#### WORK TO COMPLETE
Rewrite the records from the line with "As viewed in this image, from" up to and including the line with "which one do", putting "brown grass" in place of "dry grass" and keeping everything else the same.

#### PROVIDED ENTRIES
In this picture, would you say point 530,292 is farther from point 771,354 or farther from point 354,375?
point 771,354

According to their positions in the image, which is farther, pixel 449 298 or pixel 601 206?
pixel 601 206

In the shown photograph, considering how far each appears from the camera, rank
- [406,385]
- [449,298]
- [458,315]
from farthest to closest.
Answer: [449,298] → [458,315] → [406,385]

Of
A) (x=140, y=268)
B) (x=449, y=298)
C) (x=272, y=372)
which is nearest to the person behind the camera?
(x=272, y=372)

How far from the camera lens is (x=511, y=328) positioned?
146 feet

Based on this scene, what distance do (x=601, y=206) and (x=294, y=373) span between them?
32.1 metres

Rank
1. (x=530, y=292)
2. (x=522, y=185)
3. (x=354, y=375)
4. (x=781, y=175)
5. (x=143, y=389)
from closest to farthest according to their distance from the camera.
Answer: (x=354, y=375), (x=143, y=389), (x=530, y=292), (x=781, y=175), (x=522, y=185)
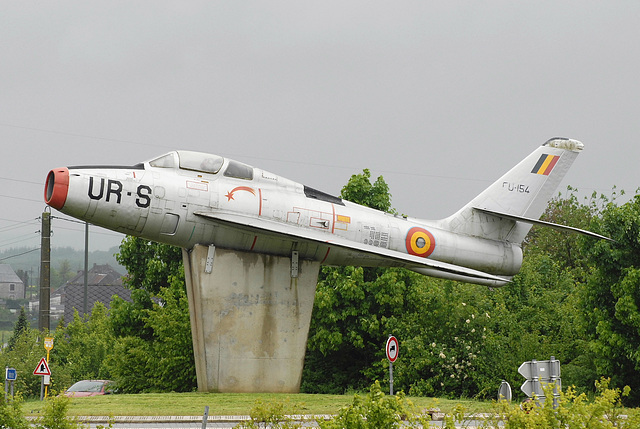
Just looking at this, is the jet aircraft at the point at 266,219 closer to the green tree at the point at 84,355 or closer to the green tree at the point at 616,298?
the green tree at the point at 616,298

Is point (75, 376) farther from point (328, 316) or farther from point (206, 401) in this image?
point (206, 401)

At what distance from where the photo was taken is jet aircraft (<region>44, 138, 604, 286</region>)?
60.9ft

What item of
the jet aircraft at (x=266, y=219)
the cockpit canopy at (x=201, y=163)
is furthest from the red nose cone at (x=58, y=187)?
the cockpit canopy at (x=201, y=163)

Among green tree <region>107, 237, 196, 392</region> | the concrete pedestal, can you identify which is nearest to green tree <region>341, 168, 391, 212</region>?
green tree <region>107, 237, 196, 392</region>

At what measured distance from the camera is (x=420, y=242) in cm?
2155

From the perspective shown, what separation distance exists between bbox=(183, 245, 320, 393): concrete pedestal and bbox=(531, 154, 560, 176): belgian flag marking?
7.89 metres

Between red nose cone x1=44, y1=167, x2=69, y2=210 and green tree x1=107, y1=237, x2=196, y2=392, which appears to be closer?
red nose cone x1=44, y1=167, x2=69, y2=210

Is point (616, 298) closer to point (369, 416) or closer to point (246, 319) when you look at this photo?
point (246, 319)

==

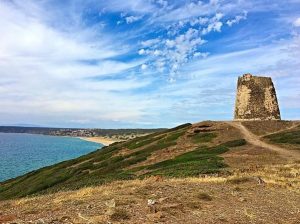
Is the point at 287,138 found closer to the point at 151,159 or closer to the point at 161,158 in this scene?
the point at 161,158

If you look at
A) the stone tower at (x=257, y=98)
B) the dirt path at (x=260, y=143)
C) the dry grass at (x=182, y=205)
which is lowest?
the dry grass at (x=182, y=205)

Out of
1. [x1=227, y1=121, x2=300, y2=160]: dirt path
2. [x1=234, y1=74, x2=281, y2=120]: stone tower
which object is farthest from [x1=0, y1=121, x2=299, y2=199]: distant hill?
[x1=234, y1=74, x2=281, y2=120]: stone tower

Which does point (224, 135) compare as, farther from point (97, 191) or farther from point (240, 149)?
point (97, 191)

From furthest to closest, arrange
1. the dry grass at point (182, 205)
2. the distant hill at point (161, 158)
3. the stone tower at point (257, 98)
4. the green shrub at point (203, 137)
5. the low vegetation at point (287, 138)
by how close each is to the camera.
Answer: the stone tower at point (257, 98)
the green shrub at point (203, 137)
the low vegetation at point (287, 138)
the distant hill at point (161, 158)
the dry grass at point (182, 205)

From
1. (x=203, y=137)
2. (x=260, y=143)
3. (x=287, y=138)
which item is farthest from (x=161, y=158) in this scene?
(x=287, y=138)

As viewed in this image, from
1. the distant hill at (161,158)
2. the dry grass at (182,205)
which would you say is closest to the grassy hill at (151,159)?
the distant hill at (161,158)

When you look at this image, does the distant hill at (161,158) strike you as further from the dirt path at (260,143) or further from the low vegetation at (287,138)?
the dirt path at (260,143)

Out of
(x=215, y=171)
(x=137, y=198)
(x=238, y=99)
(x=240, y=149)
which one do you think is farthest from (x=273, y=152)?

#### RESULT FOR THIS EXERCISE
As viewed in this image, from
1. the distant hill at (161,158)
2. the brown grass at (182,205)
which would you say is closest to the grassy hill at (151,159)?
the distant hill at (161,158)

When you look at this image, does the distant hill at (161,158) strike you as further from the dirt path at (260,143) or further from the low vegetation at (287,138)?
the dirt path at (260,143)

Out of
(x=215, y=171)
(x=137, y=198)
(x=238, y=99)
(x=240, y=149)
which one do you think is farthest from (x=273, y=152)?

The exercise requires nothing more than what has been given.